La vie n'est qu'une improvisation continue. Mais il faudrait peut-être songer à garder quelques retenues...

4 commentaires:

constance a dit…

"déménagement avorté pour cause de renonciation préuvienne"... quelle jolie métaphore pour décrire le plan foireux numéro n qui devait, à l'origine, être mon passeport pour un mode normal d'hébergement. Encore merci d'avoir conclu la soirée avec moi, les poutres sont apparentes, dans le salon, et il y a une chaise à roulettes, il est encore temps d'acheter une corde!! La bouteille a rejoint ses copines à la consigne, vidée par les soins de Dan (de la façon que tu sais), ça me fait chaud au coeur de penser qu'elle va contribuer à payer une cuite à la bière à mes jungs.
Petit détail qui vaut son pesant de cacahuètes, dans la série plan foireux, j'ai voulu faire des gateaux ce soir, ils sont immondes j'ai tout jeté mais Aznavour a par malheur eu le temps de gouter... Tu disais quoi? Que les plans foireux ca marche par semaine?

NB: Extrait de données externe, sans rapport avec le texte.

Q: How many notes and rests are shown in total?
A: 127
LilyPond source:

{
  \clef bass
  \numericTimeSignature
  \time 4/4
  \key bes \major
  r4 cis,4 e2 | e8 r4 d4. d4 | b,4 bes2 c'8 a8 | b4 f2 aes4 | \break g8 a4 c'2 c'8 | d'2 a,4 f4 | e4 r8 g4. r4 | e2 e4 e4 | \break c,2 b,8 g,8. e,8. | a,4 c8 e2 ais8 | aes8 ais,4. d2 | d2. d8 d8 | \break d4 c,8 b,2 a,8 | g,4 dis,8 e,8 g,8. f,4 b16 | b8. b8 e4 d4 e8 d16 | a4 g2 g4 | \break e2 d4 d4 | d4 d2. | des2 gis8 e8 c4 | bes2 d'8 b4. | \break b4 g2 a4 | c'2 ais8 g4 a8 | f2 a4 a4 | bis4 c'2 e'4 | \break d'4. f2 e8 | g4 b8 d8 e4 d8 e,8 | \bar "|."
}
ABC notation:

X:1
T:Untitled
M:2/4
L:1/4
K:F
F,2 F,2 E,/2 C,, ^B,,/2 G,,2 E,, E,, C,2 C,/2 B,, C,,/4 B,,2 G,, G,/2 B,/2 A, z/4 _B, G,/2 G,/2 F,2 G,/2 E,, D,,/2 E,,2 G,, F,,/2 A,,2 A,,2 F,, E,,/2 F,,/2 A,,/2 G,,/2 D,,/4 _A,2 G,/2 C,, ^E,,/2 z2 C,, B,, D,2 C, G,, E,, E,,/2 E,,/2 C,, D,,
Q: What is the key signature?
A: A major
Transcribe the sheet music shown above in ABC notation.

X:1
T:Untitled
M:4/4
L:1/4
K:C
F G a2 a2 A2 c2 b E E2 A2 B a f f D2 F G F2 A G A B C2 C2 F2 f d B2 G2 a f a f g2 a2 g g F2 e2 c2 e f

Chez moi c'est par mois je crois ^^

Ceci n'est pas un nom a dit…

Au moins, je suis ravi de voir que ces affres te laissent tout le temps nécessaire pour les consigner ici...

marjo a dit…

salut christel! tu m'as l'air de ne savoir plus trop comment et où donner de la tête! ah comme ça doit être bien tout de même!
très belles rentrées en tout cas...
grosses bises
-pourvu que ce commentaire soit posté cette fois!-

Pauline a dit…

Ca y est j'ai réussi à retrouver ton blog!! J'adore comme tu écris en tout cas (même si le fond est pas si risible que ça!! d'un autre côté on est un boulet on l'assume!! Et moi depuis la fameuse journée d'hier au collant troué, je pense que je peux candidater au club très select des boulets finis!!^^ Fermez la parenthèse!!).